La Macédoine se dit incapable d’accueillir les migrants qui se pressent à sa frontière, qu’en est-il réellement ?
Mis à part la Croix-Rouge, il n’existe en Macédoine aucune structure disposée à l’accueil de réfugiés. Mais l’aspect humanitaire a été sous-estimé par le gouvernement qui refuse de voir les choses sous cet angle-là. C’est un paradoxe : faute de trouver une solution humanitaire, les autorités ont choisi une solution inhumaine.
Les habitants en revanche se montre très accueillants. De nombreuses initiatives citoyennes sont mises en place par la population et par les communautés religieuses. Dans les villes de Gevgelija, au sud du pays, et de Tabanovce, à la frontière serbe au nord, les Macédoniens distribuent aux réfugiés de la nourriture, de l’eau et des médicaments.
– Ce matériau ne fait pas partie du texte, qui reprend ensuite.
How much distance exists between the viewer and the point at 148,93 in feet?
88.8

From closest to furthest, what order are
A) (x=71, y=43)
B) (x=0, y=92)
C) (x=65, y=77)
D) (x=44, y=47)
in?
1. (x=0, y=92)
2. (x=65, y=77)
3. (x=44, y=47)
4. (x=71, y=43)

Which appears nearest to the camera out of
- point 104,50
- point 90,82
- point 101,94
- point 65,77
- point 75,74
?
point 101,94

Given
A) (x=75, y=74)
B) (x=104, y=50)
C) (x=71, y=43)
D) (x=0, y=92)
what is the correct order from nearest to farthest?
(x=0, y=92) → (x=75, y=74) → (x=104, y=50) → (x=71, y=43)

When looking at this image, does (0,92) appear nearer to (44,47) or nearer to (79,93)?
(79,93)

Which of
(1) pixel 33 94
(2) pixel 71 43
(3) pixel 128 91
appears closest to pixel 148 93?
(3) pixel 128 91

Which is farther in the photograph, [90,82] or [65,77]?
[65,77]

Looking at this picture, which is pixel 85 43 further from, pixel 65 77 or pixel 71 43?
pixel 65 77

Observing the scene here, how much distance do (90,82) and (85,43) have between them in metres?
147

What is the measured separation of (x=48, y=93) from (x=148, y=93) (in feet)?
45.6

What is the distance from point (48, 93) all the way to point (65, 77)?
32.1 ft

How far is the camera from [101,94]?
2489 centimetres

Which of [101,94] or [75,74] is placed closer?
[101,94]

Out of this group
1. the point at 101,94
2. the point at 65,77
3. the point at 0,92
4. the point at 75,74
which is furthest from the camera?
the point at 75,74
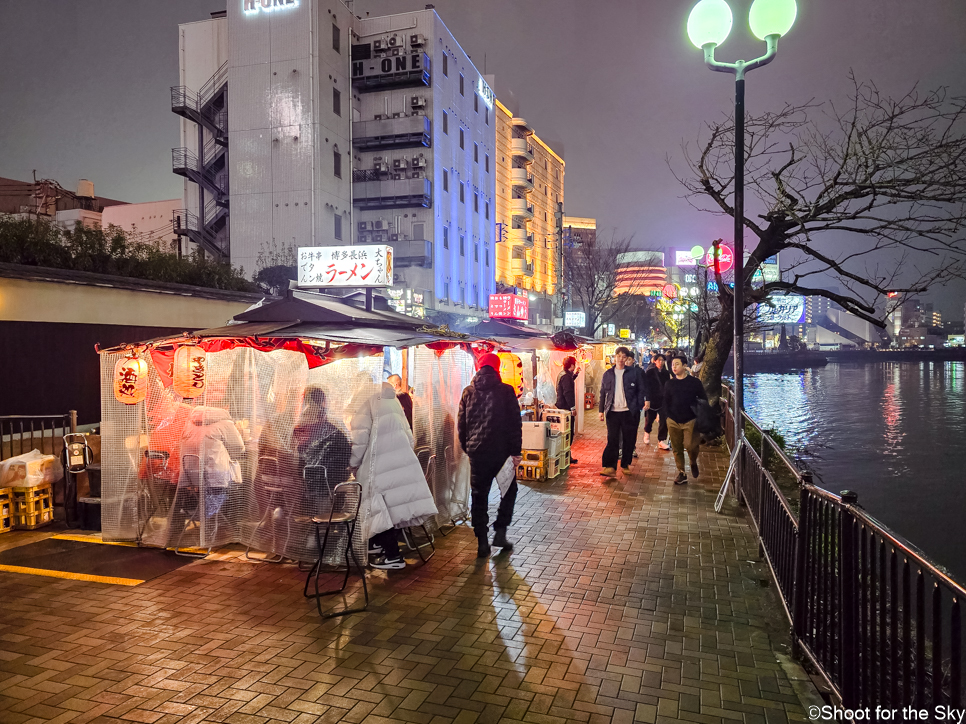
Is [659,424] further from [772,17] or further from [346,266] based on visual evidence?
[772,17]

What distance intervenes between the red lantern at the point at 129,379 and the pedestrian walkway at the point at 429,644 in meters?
2.08

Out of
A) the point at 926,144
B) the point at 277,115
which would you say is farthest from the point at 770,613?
the point at 277,115

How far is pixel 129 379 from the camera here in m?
7.24

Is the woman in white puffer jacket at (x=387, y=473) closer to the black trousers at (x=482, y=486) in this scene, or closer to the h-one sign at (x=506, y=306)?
the black trousers at (x=482, y=486)

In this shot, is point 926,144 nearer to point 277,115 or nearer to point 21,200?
point 277,115

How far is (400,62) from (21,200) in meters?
25.4

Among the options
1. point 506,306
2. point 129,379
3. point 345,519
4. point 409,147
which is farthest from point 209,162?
point 345,519

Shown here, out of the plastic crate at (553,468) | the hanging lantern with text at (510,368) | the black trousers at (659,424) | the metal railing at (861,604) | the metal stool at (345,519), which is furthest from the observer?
the black trousers at (659,424)

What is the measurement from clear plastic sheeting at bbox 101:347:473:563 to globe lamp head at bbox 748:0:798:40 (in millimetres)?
6531

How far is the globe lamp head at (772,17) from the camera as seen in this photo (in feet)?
25.7

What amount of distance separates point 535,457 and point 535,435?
0.43 m

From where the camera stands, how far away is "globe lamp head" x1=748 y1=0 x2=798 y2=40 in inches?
309

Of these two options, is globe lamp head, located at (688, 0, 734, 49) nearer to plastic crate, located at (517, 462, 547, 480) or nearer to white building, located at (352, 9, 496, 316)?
plastic crate, located at (517, 462, 547, 480)

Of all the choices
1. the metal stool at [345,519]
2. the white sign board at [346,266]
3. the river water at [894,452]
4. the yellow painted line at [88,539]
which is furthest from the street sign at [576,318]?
the metal stool at [345,519]
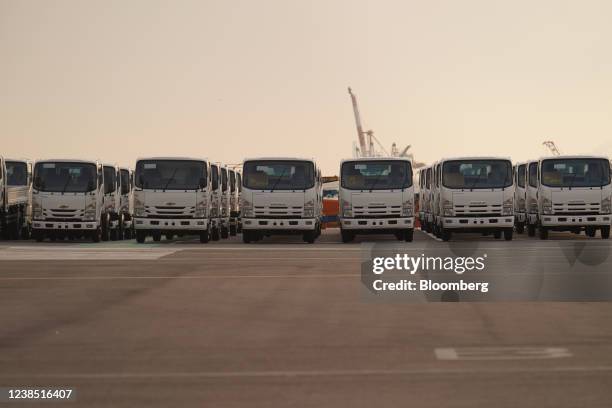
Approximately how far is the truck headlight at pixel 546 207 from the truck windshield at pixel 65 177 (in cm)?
1391

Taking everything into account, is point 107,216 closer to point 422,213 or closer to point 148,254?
point 148,254

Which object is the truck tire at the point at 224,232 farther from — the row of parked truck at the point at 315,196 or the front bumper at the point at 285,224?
the front bumper at the point at 285,224

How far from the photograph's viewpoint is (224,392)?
7527 millimetres

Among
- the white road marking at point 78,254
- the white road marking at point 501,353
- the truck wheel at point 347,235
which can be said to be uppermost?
the truck wheel at point 347,235

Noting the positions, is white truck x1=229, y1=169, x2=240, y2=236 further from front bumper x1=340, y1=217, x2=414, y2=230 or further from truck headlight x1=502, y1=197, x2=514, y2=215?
truck headlight x1=502, y1=197, x2=514, y2=215

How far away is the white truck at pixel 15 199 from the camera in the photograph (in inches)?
1456

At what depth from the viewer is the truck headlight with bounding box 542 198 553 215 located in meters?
34.2

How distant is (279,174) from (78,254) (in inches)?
300

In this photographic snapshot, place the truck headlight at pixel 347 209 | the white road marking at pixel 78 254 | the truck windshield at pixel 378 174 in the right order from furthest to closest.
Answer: the truck headlight at pixel 347 209
the truck windshield at pixel 378 174
the white road marking at pixel 78 254

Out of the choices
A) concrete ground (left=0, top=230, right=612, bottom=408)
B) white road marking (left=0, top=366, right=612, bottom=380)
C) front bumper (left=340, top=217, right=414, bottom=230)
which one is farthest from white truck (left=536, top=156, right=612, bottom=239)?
white road marking (left=0, top=366, right=612, bottom=380)

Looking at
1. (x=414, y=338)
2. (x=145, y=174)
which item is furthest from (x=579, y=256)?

Ces initiatives pourraient finir par avoir de l’influence sur les décisions du gouvernement. Une solution pourrait par exemple être que les familles qui accueillent chez elles des réfugiés reçoivent une aide financière.
Est-il possible d’obtenir l’asile en Macédoine pour les réfugiés syriens ? Skopje exige-t-elle des critères religieux comme la Slovaquie ?
Entre 30 000 et 40 000 personnes ont déjà transité par la Macédoine et, parmi elles, seulement 850 à 900 y ont fait une demande d’asile. Les réfugiés n’ont pas forcément envie de faire une demande dans ce pays car ils savent que la situation économique y est mauvaise.
La Macédoine est un pays multiconfessionnel. La question religieuse ne se pose pas puisque les deux plus grandes communautés religieuses de Macédoine sont les chrétiens orthodoxes (66 % de la population) et les musulmans (33 % de la population).